Neen aan de verwarring tussen de humanitaire en militaire actie
Ter voorbereiding op een oorlog in Irak, heeft het Amerikaanse ministerie van Defensie een Bureau voor Reconstructie en Humanitaire Hulp (ORHA) opgericht. Onder direct toezicht van de Amerikaanse Generale Staf, heeft dit organisme voornamelijk tot doel het werkkader van humanitaire organisaties vast te leggen, door ze de interventiezones aan te wijzen.
Concreet wil dit zeggen dat alle aanwezigheden, verplaatsingen of projecten van de humanitaire agentschappen een groen licht van dit organisme moeten ontvangen, en de zegen van het Amerikaanse leger. De Amerikaanse overheid wil zo de niet-gouvernementele organisaties (ngo's) de "dienst na verkoop" laten verzekeren van een leger in oorlog.
Dit gesteld dat de burgerslachtoffers het geluk hebben zich in een gecontroleerde zone te bevinden. En pech voor de bevolking daarbuiten…In een dergelijke context wordt de onafhankelijkheid van humanitaire organisaties ondergraven, en wordt de onpartijdigheid van de humanitaire hulp onder voogdij geplaatst.

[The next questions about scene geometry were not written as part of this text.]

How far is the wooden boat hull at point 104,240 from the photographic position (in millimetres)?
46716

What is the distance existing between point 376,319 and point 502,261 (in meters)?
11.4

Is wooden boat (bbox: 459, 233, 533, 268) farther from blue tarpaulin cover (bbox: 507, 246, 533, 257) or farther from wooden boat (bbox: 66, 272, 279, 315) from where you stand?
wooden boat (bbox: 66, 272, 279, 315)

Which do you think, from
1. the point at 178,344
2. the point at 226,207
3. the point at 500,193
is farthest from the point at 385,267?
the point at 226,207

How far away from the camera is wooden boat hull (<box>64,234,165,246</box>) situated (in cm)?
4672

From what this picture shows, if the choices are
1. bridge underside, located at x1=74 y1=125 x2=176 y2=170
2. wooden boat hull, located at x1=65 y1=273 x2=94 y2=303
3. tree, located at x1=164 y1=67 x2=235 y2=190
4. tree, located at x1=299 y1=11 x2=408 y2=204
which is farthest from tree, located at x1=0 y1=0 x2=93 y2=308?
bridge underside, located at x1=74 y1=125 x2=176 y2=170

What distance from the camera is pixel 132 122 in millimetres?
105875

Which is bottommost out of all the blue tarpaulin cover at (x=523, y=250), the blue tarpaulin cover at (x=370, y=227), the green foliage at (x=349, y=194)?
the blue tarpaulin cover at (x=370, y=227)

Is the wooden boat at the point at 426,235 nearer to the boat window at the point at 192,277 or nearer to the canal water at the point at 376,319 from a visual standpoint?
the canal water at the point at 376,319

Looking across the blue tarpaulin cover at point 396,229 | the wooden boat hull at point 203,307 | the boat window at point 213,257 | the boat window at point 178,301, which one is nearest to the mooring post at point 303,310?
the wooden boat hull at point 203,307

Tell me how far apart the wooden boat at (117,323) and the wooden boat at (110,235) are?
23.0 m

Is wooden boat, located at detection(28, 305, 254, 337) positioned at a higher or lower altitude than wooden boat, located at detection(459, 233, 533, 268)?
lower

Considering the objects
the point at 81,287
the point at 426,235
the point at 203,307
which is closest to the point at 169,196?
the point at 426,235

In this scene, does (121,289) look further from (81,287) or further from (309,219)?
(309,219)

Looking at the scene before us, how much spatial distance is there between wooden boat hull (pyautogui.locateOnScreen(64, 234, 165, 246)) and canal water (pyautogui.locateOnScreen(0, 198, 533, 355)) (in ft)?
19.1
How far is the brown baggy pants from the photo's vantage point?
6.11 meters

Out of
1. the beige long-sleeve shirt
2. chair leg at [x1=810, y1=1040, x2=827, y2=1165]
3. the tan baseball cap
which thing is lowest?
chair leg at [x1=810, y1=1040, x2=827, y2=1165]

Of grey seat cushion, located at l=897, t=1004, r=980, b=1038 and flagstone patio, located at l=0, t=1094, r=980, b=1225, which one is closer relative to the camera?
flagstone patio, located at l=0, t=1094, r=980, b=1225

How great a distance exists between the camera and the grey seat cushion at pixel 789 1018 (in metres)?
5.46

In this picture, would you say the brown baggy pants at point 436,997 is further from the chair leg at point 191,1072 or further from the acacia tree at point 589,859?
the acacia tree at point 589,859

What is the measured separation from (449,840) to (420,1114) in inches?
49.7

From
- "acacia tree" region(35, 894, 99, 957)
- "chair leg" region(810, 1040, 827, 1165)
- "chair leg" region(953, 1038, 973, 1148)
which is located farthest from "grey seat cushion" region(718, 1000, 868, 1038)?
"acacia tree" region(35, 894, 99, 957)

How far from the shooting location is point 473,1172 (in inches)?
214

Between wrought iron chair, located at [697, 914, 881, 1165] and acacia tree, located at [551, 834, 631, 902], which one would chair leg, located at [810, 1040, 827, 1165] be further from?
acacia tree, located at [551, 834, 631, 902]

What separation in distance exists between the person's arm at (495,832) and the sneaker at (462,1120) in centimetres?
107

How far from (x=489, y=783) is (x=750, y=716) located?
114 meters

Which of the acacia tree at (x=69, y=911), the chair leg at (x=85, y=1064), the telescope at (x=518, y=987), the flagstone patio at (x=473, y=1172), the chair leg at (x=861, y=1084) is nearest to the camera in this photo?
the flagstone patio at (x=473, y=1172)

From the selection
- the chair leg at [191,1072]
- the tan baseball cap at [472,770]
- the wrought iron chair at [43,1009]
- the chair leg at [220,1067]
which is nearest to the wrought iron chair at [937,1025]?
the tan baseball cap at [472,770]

Opnieuw wordt op die manier - op structurele wijze - steun gegeven aan een vermilitarisering van de humanitaire actie door de internationale gemeenschap. Kosovo in 1999 en vooral Afghanistan in 2001 maakten reeds het voorwerp uit van zogenaamde humanitaire militaire interventies in het kader van een gewapend conflict. De term " humanitair " wordt te pas en te onpas gebruikt door politieke en militaire spelers om hun interventies te rechtvaardigen. Men heeft het zelfs over " humanitaire oorlog " om bij voorbeeld de oorlog in Kosovo te beschrijven of over een " militair-humanitaire coalitie " zoals Tony Blair en George Bush het formuleerden na de aanslagen van 11 september en in de aanloop van een aanval op Afghanistan. Alsof het adjectief humanitair de realiteit zou verzachten van een conflict waarin mensen gedood worden.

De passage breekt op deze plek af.